Multi-trigger backdoor attacks—where adversaries embed diverse, stealthy triggers across object classes to evade detection—pose escalating threats to deep neural networks (DNNs) and generative AI systems. Method: We propose DBOM, a vision-language model-based active defense framework. DBOM freezes the multimodal encoder and jointly employs a learnable visual prompt library with prefix tuning to explicitly model and disentangle trigger and object features within a shared representation space. It introduces a trigger-object separation loss and a diversity constraint to enable zero-shot generalization to both seen and unseen trigger-object combinations. Contribution/Results: Evaluated on CIFAR-10 and GTSRB, DBOM significantly improves poisoned sample detection accuracy while enhancing the security and robustness of DNN training pipelines against multi-trigger backdoor threats.
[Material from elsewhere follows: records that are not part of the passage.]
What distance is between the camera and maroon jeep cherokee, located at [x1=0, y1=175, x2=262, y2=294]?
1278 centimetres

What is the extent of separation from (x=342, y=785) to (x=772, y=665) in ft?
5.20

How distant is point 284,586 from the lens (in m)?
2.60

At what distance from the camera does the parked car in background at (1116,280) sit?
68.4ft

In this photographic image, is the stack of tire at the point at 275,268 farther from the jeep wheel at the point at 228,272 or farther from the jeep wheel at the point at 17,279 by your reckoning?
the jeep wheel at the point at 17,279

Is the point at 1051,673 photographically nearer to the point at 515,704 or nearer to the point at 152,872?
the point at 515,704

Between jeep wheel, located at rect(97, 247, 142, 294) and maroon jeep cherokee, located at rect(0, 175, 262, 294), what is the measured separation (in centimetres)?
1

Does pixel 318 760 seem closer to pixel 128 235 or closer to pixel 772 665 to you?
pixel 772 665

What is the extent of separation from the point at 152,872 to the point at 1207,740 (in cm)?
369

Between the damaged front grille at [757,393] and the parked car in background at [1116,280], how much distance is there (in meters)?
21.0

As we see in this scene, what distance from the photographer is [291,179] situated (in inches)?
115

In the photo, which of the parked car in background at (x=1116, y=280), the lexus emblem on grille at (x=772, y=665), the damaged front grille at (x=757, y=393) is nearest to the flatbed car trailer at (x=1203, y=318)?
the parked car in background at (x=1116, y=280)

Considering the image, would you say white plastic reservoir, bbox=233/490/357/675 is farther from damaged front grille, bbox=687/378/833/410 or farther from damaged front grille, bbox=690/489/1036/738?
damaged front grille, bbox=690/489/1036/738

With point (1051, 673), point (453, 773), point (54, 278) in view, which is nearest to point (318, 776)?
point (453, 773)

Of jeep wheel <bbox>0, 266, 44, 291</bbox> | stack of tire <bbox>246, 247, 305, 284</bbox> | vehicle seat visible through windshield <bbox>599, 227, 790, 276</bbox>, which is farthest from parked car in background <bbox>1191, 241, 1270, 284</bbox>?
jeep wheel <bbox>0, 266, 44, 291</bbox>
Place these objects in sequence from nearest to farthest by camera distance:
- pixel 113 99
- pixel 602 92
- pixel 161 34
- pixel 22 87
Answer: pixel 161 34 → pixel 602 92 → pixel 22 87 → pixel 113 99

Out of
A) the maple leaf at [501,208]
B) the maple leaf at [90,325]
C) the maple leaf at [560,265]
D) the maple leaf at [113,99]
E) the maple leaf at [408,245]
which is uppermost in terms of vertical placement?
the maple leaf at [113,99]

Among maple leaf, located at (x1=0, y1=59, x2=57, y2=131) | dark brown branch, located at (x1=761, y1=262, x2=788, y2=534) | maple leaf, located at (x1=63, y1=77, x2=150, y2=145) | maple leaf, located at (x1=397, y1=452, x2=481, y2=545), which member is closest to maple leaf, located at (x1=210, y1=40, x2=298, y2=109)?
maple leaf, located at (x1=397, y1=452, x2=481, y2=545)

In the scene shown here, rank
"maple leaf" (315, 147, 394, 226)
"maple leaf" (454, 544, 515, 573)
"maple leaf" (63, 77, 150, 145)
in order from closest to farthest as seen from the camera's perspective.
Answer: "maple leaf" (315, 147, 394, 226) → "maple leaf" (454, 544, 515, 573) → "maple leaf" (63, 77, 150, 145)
Deep neural networks (DNNs) and generative AI (GenAI) are increasingly vulnerable to backdoor attacks, where adversaries embed triggers into inputs to cause models to misclassify or misinterpret target labels. Beyond traditional single-trigger scenarios, attackers may inject multiple triggers across various object classes, forming unseen backdoor-object configurations that evade standard detection pipelines. In this paper, we introduce DBOM (Disentangled Backdoor-Object Modeling), a proactive framework that leverages structured disentanglement to identify and neutralize both seen and unseen backdoor threats at the dataset level. Specifically, DBOM factorizes input image representations by modeling triggers and objects as independent primitives in the embedding space through the use of Vision-Language Models (VLMs). By leveraging the frozen, pre-trained encoders of VLMs, our approach decomposes the latent representations into distinct components through a learnable visual prompt repository and prompt prefix tuning, ensuring that the relationships between triggers and objects are explicitly captured. To separate trigger and object representations in the visual prompt repository, we introduce the trigger-object separation and diversity losses that aids in disentangling trigger and object visual features. Next, by aligning image features with feature decomposition and fusion, as well as learned contextual prompt tokens in a shared multimodal space, DBOM enables zero-shot generalization to novel trigger-object pairings that were unseen during training, thereby offering deeper insights into adversarial attack patterns. Experimental results on CIFAR-10 and GTSRB demonstrate that DBOM robustly detects poisoned images prior to downstream training, significantly enhancing the security of DNN training pipelines.